Hired and non-owned: Provides coverage for bodily injury and/or property damage caused by a vehicle you rent or borrow or caused by a non-owned vehicle such as an employees’ vehicle.
Additional insured clauses: A type of status associated with the liability portion of the policy. This provides coverage to other individuals/groups that were not initially named as a named insured on the policy. Once added to the policy, the additional insured will then be protected under the named insurer’s policy and can file a claim if they are sued.
Ongoing operations and completed operations: Under the General Liability policy with an additional insured clause coverage for ongoing operations ends when the job is completed. The additional insured endorsement to include completed operations allows for coverage to continue for the completed operations insured after the job is complete.
Primary Non-Contributory: This is term is often included in contractual agreements between 2 or more parties and stipulates how multiple policies will respond to a loss.
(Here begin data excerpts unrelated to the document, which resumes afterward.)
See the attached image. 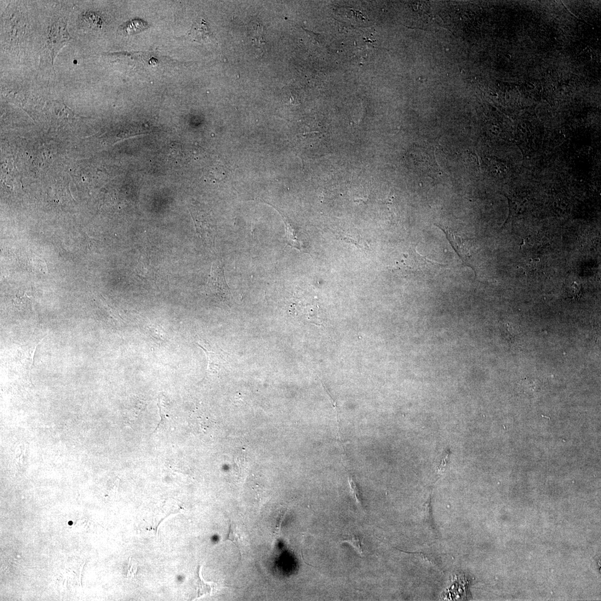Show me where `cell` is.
<instances>
[{"mask_svg": "<svg viewBox=\"0 0 601 601\" xmlns=\"http://www.w3.org/2000/svg\"><path fill=\"white\" fill-rule=\"evenodd\" d=\"M337 234H338L341 239L344 240L346 243H352L356 245L358 248L364 251L369 250L367 244H366L362 237L359 234H358L357 233L343 231H339Z\"/></svg>", "mask_w": 601, "mask_h": 601, "instance_id": "obj_7", "label": "cell"}, {"mask_svg": "<svg viewBox=\"0 0 601 601\" xmlns=\"http://www.w3.org/2000/svg\"><path fill=\"white\" fill-rule=\"evenodd\" d=\"M227 540L231 541L240 549V537L238 533L237 525L233 522H231L230 523V532H229Z\"/></svg>", "mask_w": 601, "mask_h": 601, "instance_id": "obj_12", "label": "cell"}, {"mask_svg": "<svg viewBox=\"0 0 601 601\" xmlns=\"http://www.w3.org/2000/svg\"><path fill=\"white\" fill-rule=\"evenodd\" d=\"M207 290L222 302L231 301L232 297L226 281L222 263L219 261L215 262L211 266Z\"/></svg>", "mask_w": 601, "mask_h": 601, "instance_id": "obj_3", "label": "cell"}, {"mask_svg": "<svg viewBox=\"0 0 601 601\" xmlns=\"http://www.w3.org/2000/svg\"><path fill=\"white\" fill-rule=\"evenodd\" d=\"M191 213L199 238L208 245H214L217 227L213 216L207 211L196 207L191 209Z\"/></svg>", "mask_w": 601, "mask_h": 601, "instance_id": "obj_2", "label": "cell"}, {"mask_svg": "<svg viewBox=\"0 0 601 601\" xmlns=\"http://www.w3.org/2000/svg\"><path fill=\"white\" fill-rule=\"evenodd\" d=\"M148 27V24L146 22L139 20H134L120 26L118 31L121 35L127 36L139 33L145 30Z\"/></svg>", "mask_w": 601, "mask_h": 601, "instance_id": "obj_6", "label": "cell"}, {"mask_svg": "<svg viewBox=\"0 0 601 601\" xmlns=\"http://www.w3.org/2000/svg\"><path fill=\"white\" fill-rule=\"evenodd\" d=\"M348 480L349 485H350V489L352 491V493L355 497V499H356L358 505L360 507H362L363 502L362 495H361L360 491L358 488L357 484L356 482H355L352 475L350 473H348Z\"/></svg>", "mask_w": 601, "mask_h": 601, "instance_id": "obj_11", "label": "cell"}, {"mask_svg": "<svg viewBox=\"0 0 601 601\" xmlns=\"http://www.w3.org/2000/svg\"><path fill=\"white\" fill-rule=\"evenodd\" d=\"M198 346L200 347V348H202L205 351V353L207 354L208 360V371L211 372V373L219 371L220 368L221 367L222 364L220 362L221 360L219 358L218 356L214 352H210L207 350H205V349L202 346L199 345H198Z\"/></svg>", "mask_w": 601, "mask_h": 601, "instance_id": "obj_9", "label": "cell"}, {"mask_svg": "<svg viewBox=\"0 0 601 601\" xmlns=\"http://www.w3.org/2000/svg\"><path fill=\"white\" fill-rule=\"evenodd\" d=\"M284 222L286 225V238L288 244L292 248L301 250V244L297 238L295 228L291 226V223L287 220L284 219Z\"/></svg>", "mask_w": 601, "mask_h": 601, "instance_id": "obj_8", "label": "cell"}, {"mask_svg": "<svg viewBox=\"0 0 601 601\" xmlns=\"http://www.w3.org/2000/svg\"><path fill=\"white\" fill-rule=\"evenodd\" d=\"M410 255H406L403 259L396 263V270L405 275L410 274H428L429 272L437 271L443 266L442 264L429 260L426 257L421 256L415 251Z\"/></svg>", "mask_w": 601, "mask_h": 601, "instance_id": "obj_1", "label": "cell"}, {"mask_svg": "<svg viewBox=\"0 0 601 601\" xmlns=\"http://www.w3.org/2000/svg\"><path fill=\"white\" fill-rule=\"evenodd\" d=\"M190 35L194 41L200 43H208L211 39V33L203 19L198 20L194 23Z\"/></svg>", "mask_w": 601, "mask_h": 601, "instance_id": "obj_5", "label": "cell"}, {"mask_svg": "<svg viewBox=\"0 0 601 601\" xmlns=\"http://www.w3.org/2000/svg\"><path fill=\"white\" fill-rule=\"evenodd\" d=\"M343 542H348L350 543L355 548L357 549L358 552L362 554H364L365 547L362 538L358 536L355 535H349L344 537L343 540Z\"/></svg>", "mask_w": 601, "mask_h": 601, "instance_id": "obj_10", "label": "cell"}, {"mask_svg": "<svg viewBox=\"0 0 601 601\" xmlns=\"http://www.w3.org/2000/svg\"><path fill=\"white\" fill-rule=\"evenodd\" d=\"M70 39L65 23L57 21L51 25L47 43L53 61L57 54L68 42H69Z\"/></svg>", "mask_w": 601, "mask_h": 601, "instance_id": "obj_4", "label": "cell"}]
</instances>
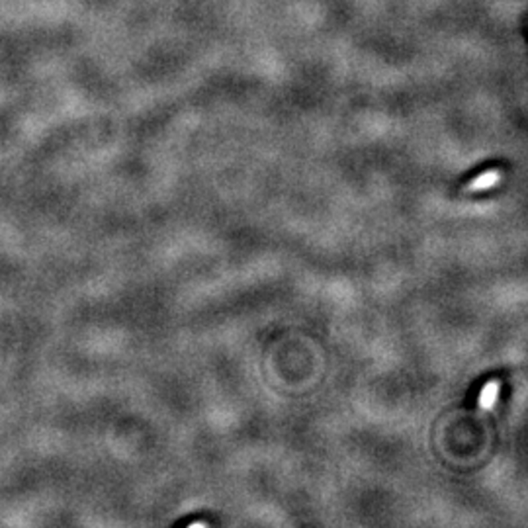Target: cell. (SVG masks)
Wrapping results in <instances>:
<instances>
[{"label":"cell","instance_id":"1","mask_svg":"<svg viewBox=\"0 0 528 528\" xmlns=\"http://www.w3.org/2000/svg\"><path fill=\"white\" fill-rule=\"evenodd\" d=\"M499 180H501V170H497V169L488 170V172L479 174L478 179L472 180L468 190H472V192H478V190L491 188V186H495V184H497Z\"/></svg>","mask_w":528,"mask_h":528},{"label":"cell","instance_id":"2","mask_svg":"<svg viewBox=\"0 0 528 528\" xmlns=\"http://www.w3.org/2000/svg\"><path fill=\"white\" fill-rule=\"evenodd\" d=\"M499 389H501L499 379H491V382H488V384L483 386V389H481V393H479V407L481 409L493 407V403H495L499 398Z\"/></svg>","mask_w":528,"mask_h":528}]
</instances>
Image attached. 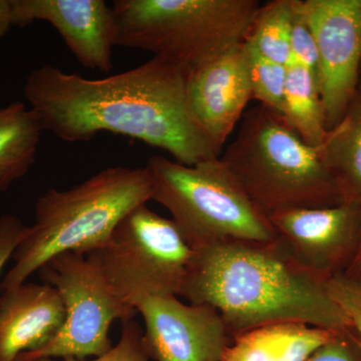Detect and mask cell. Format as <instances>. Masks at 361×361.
Here are the masks:
<instances>
[{
    "instance_id": "1",
    "label": "cell",
    "mask_w": 361,
    "mask_h": 361,
    "mask_svg": "<svg viewBox=\"0 0 361 361\" xmlns=\"http://www.w3.org/2000/svg\"><path fill=\"white\" fill-rule=\"evenodd\" d=\"M23 94L42 129L65 142L109 132L163 149L183 165L221 156L190 109L187 75L163 59L99 80L47 63L27 75Z\"/></svg>"
},
{
    "instance_id": "8",
    "label": "cell",
    "mask_w": 361,
    "mask_h": 361,
    "mask_svg": "<svg viewBox=\"0 0 361 361\" xmlns=\"http://www.w3.org/2000/svg\"><path fill=\"white\" fill-rule=\"evenodd\" d=\"M37 273L44 283L58 290L65 306V322L47 345L21 353L16 360L99 357L113 348L109 337L113 322L132 319L137 313L116 295L94 253L59 254Z\"/></svg>"
},
{
    "instance_id": "14",
    "label": "cell",
    "mask_w": 361,
    "mask_h": 361,
    "mask_svg": "<svg viewBox=\"0 0 361 361\" xmlns=\"http://www.w3.org/2000/svg\"><path fill=\"white\" fill-rule=\"evenodd\" d=\"M66 310L51 285L23 283L0 296V361L39 350L63 327Z\"/></svg>"
},
{
    "instance_id": "20",
    "label": "cell",
    "mask_w": 361,
    "mask_h": 361,
    "mask_svg": "<svg viewBox=\"0 0 361 361\" xmlns=\"http://www.w3.org/2000/svg\"><path fill=\"white\" fill-rule=\"evenodd\" d=\"M245 47L253 99H257L260 106L281 116L287 66L269 61L246 42Z\"/></svg>"
},
{
    "instance_id": "11",
    "label": "cell",
    "mask_w": 361,
    "mask_h": 361,
    "mask_svg": "<svg viewBox=\"0 0 361 361\" xmlns=\"http://www.w3.org/2000/svg\"><path fill=\"white\" fill-rule=\"evenodd\" d=\"M137 312L145 322V350L154 361H221L232 341L219 312L205 304L149 296Z\"/></svg>"
},
{
    "instance_id": "6",
    "label": "cell",
    "mask_w": 361,
    "mask_h": 361,
    "mask_svg": "<svg viewBox=\"0 0 361 361\" xmlns=\"http://www.w3.org/2000/svg\"><path fill=\"white\" fill-rule=\"evenodd\" d=\"M145 168L153 185V200L167 209L194 249L229 240L278 238L269 218L221 158L186 166L153 156Z\"/></svg>"
},
{
    "instance_id": "27",
    "label": "cell",
    "mask_w": 361,
    "mask_h": 361,
    "mask_svg": "<svg viewBox=\"0 0 361 361\" xmlns=\"http://www.w3.org/2000/svg\"><path fill=\"white\" fill-rule=\"evenodd\" d=\"M342 275L350 278V279L356 280V281H361V239L355 259H353L346 272Z\"/></svg>"
},
{
    "instance_id": "9",
    "label": "cell",
    "mask_w": 361,
    "mask_h": 361,
    "mask_svg": "<svg viewBox=\"0 0 361 361\" xmlns=\"http://www.w3.org/2000/svg\"><path fill=\"white\" fill-rule=\"evenodd\" d=\"M319 59V90L329 132L355 97L361 70V0H296Z\"/></svg>"
},
{
    "instance_id": "24",
    "label": "cell",
    "mask_w": 361,
    "mask_h": 361,
    "mask_svg": "<svg viewBox=\"0 0 361 361\" xmlns=\"http://www.w3.org/2000/svg\"><path fill=\"white\" fill-rule=\"evenodd\" d=\"M306 361H361V348L353 330L337 332Z\"/></svg>"
},
{
    "instance_id": "18",
    "label": "cell",
    "mask_w": 361,
    "mask_h": 361,
    "mask_svg": "<svg viewBox=\"0 0 361 361\" xmlns=\"http://www.w3.org/2000/svg\"><path fill=\"white\" fill-rule=\"evenodd\" d=\"M281 118L310 146H322L329 133L318 78L297 63L287 66Z\"/></svg>"
},
{
    "instance_id": "13",
    "label": "cell",
    "mask_w": 361,
    "mask_h": 361,
    "mask_svg": "<svg viewBox=\"0 0 361 361\" xmlns=\"http://www.w3.org/2000/svg\"><path fill=\"white\" fill-rule=\"evenodd\" d=\"M187 94L195 120L222 153L253 99L245 42L190 73Z\"/></svg>"
},
{
    "instance_id": "12",
    "label": "cell",
    "mask_w": 361,
    "mask_h": 361,
    "mask_svg": "<svg viewBox=\"0 0 361 361\" xmlns=\"http://www.w3.org/2000/svg\"><path fill=\"white\" fill-rule=\"evenodd\" d=\"M13 13L18 27L35 21L54 26L85 68L113 70L118 35L113 9L104 0H13Z\"/></svg>"
},
{
    "instance_id": "28",
    "label": "cell",
    "mask_w": 361,
    "mask_h": 361,
    "mask_svg": "<svg viewBox=\"0 0 361 361\" xmlns=\"http://www.w3.org/2000/svg\"><path fill=\"white\" fill-rule=\"evenodd\" d=\"M361 92V70H360V84H358V89Z\"/></svg>"
},
{
    "instance_id": "21",
    "label": "cell",
    "mask_w": 361,
    "mask_h": 361,
    "mask_svg": "<svg viewBox=\"0 0 361 361\" xmlns=\"http://www.w3.org/2000/svg\"><path fill=\"white\" fill-rule=\"evenodd\" d=\"M122 334L116 345L104 353V355L94 357L89 361H149V356L142 344V329L140 325L132 319L123 322ZM16 361H85L75 358L54 360L52 358H39V360Z\"/></svg>"
},
{
    "instance_id": "15",
    "label": "cell",
    "mask_w": 361,
    "mask_h": 361,
    "mask_svg": "<svg viewBox=\"0 0 361 361\" xmlns=\"http://www.w3.org/2000/svg\"><path fill=\"white\" fill-rule=\"evenodd\" d=\"M337 331L301 322H278L232 339L221 361H306Z\"/></svg>"
},
{
    "instance_id": "2",
    "label": "cell",
    "mask_w": 361,
    "mask_h": 361,
    "mask_svg": "<svg viewBox=\"0 0 361 361\" xmlns=\"http://www.w3.org/2000/svg\"><path fill=\"white\" fill-rule=\"evenodd\" d=\"M180 296L219 312L230 338L278 322L353 330L329 281L299 264L282 240H229L194 249Z\"/></svg>"
},
{
    "instance_id": "26",
    "label": "cell",
    "mask_w": 361,
    "mask_h": 361,
    "mask_svg": "<svg viewBox=\"0 0 361 361\" xmlns=\"http://www.w3.org/2000/svg\"><path fill=\"white\" fill-rule=\"evenodd\" d=\"M14 26L13 0H0V39Z\"/></svg>"
},
{
    "instance_id": "16",
    "label": "cell",
    "mask_w": 361,
    "mask_h": 361,
    "mask_svg": "<svg viewBox=\"0 0 361 361\" xmlns=\"http://www.w3.org/2000/svg\"><path fill=\"white\" fill-rule=\"evenodd\" d=\"M42 132L39 118L28 104L16 101L0 108V194L30 172Z\"/></svg>"
},
{
    "instance_id": "3",
    "label": "cell",
    "mask_w": 361,
    "mask_h": 361,
    "mask_svg": "<svg viewBox=\"0 0 361 361\" xmlns=\"http://www.w3.org/2000/svg\"><path fill=\"white\" fill-rule=\"evenodd\" d=\"M153 195L146 168L122 166L104 169L71 189L47 190L37 199L35 223L16 247L0 289L25 283L59 254L99 250L121 221Z\"/></svg>"
},
{
    "instance_id": "7",
    "label": "cell",
    "mask_w": 361,
    "mask_h": 361,
    "mask_svg": "<svg viewBox=\"0 0 361 361\" xmlns=\"http://www.w3.org/2000/svg\"><path fill=\"white\" fill-rule=\"evenodd\" d=\"M106 280L126 306L137 311L149 296H180L194 248L172 219L147 205L128 214L99 250Z\"/></svg>"
},
{
    "instance_id": "25",
    "label": "cell",
    "mask_w": 361,
    "mask_h": 361,
    "mask_svg": "<svg viewBox=\"0 0 361 361\" xmlns=\"http://www.w3.org/2000/svg\"><path fill=\"white\" fill-rule=\"evenodd\" d=\"M28 226L13 215H2L0 217V273L7 261L13 258L16 247L25 238Z\"/></svg>"
},
{
    "instance_id": "22",
    "label": "cell",
    "mask_w": 361,
    "mask_h": 361,
    "mask_svg": "<svg viewBox=\"0 0 361 361\" xmlns=\"http://www.w3.org/2000/svg\"><path fill=\"white\" fill-rule=\"evenodd\" d=\"M329 291L348 316L361 348V281L338 275L329 280Z\"/></svg>"
},
{
    "instance_id": "5",
    "label": "cell",
    "mask_w": 361,
    "mask_h": 361,
    "mask_svg": "<svg viewBox=\"0 0 361 361\" xmlns=\"http://www.w3.org/2000/svg\"><path fill=\"white\" fill-rule=\"evenodd\" d=\"M256 0H116L118 45L152 52L189 75L245 42Z\"/></svg>"
},
{
    "instance_id": "19",
    "label": "cell",
    "mask_w": 361,
    "mask_h": 361,
    "mask_svg": "<svg viewBox=\"0 0 361 361\" xmlns=\"http://www.w3.org/2000/svg\"><path fill=\"white\" fill-rule=\"evenodd\" d=\"M295 0H272L261 4L245 42L261 56L288 66L290 63L292 27L295 18Z\"/></svg>"
},
{
    "instance_id": "4",
    "label": "cell",
    "mask_w": 361,
    "mask_h": 361,
    "mask_svg": "<svg viewBox=\"0 0 361 361\" xmlns=\"http://www.w3.org/2000/svg\"><path fill=\"white\" fill-rule=\"evenodd\" d=\"M221 160L264 215L345 202L323 156L281 116L260 106L246 111Z\"/></svg>"
},
{
    "instance_id": "23",
    "label": "cell",
    "mask_w": 361,
    "mask_h": 361,
    "mask_svg": "<svg viewBox=\"0 0 361 361\" xmlns=\"http://www.w3.org/2000/svg\"><path fill=\"white\" fill-rule=\"evenodd\" d=\"M295 4V18L292 27L290 42V63H297L308 68L318 78L319 84V59L315 39L310 26L299 13Z\"/></svg>"
},
{
    "instance_id": "10",
    "label": "cell",
    "mask_w": 361,
    "mask_h": 361,
    "mask_svg": "<svg viewBox=\"0 0 361 361\" xmlns=\"http://www.w3.org/2000/svg\"><path fill=\"white\" fill-rule=\"evenodd\" d=\"M292 256L322 279L344 274L361 239V204L345 201L324 208L294 209L269 216Z\"/></svg>"
},
{
    "instance_id": "17",
    "label": "cell",
    "mask_w": 361,
    "mask_h": 361,
    "mask_svg": "<svg viewBox=\"0 0 361 361\" xmlns=\"http://www.w3.org/2000/svg\"><path fill=\"white\" fill-rule=\"evenodd\" d=\"M323 156L345 201L361 204V92L322 145Z\"/></svg>"
}]
</instances>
As an example, a contractor may require that his subcontractor’s policy be primary and non-contributory meaning that the sub-contactors’ policy would pay before any other policy and would not seek contribution from other policies that also claim they are primary. Typically, you see this in the contracting industry however it can apply to other types of business.
Waiver of Subrogation: This is often required in contractual agreements and states that the insureds carrier cannot pursue a claim against another party in an attempt to recover money paid by the insurance carrier to the insured or to a third party in resolution of a covered claim. A carrier must agree to this clause and endorse it onto the general liability coverage and must be in force prior to a claim being reported and/or filed.
General Liability policies are subject to audit. If the policy is rated off payroll, sales or costs (normally subcontractors) the policy is subject to an audit. The initial policy is based off anticipated or estimated payroll, sales and costs for the coming year. This is called a deposit premium. At year end the carrier will ask for the actual payroll, sales and costs are and the final premium will be based off this. If the actual payroll, sales and costs are more than the estimated payroll this will result in an additional premium for the difference being billed to the business. If the actual payroll, sales and costs are less than the estimated payroll a return premium will result. The difference will be refunded to the business if it is above the minimum premium charged for that policy. It is important not to under estimate payroll, sales or costs at the beginning of the policy term to avoid a large audit premium due at the end of the year. If this occurs the carrier will adjust current payroll to match that of the audit and now the business is subject two large additional premiums one for the audit itself, and one for the current term.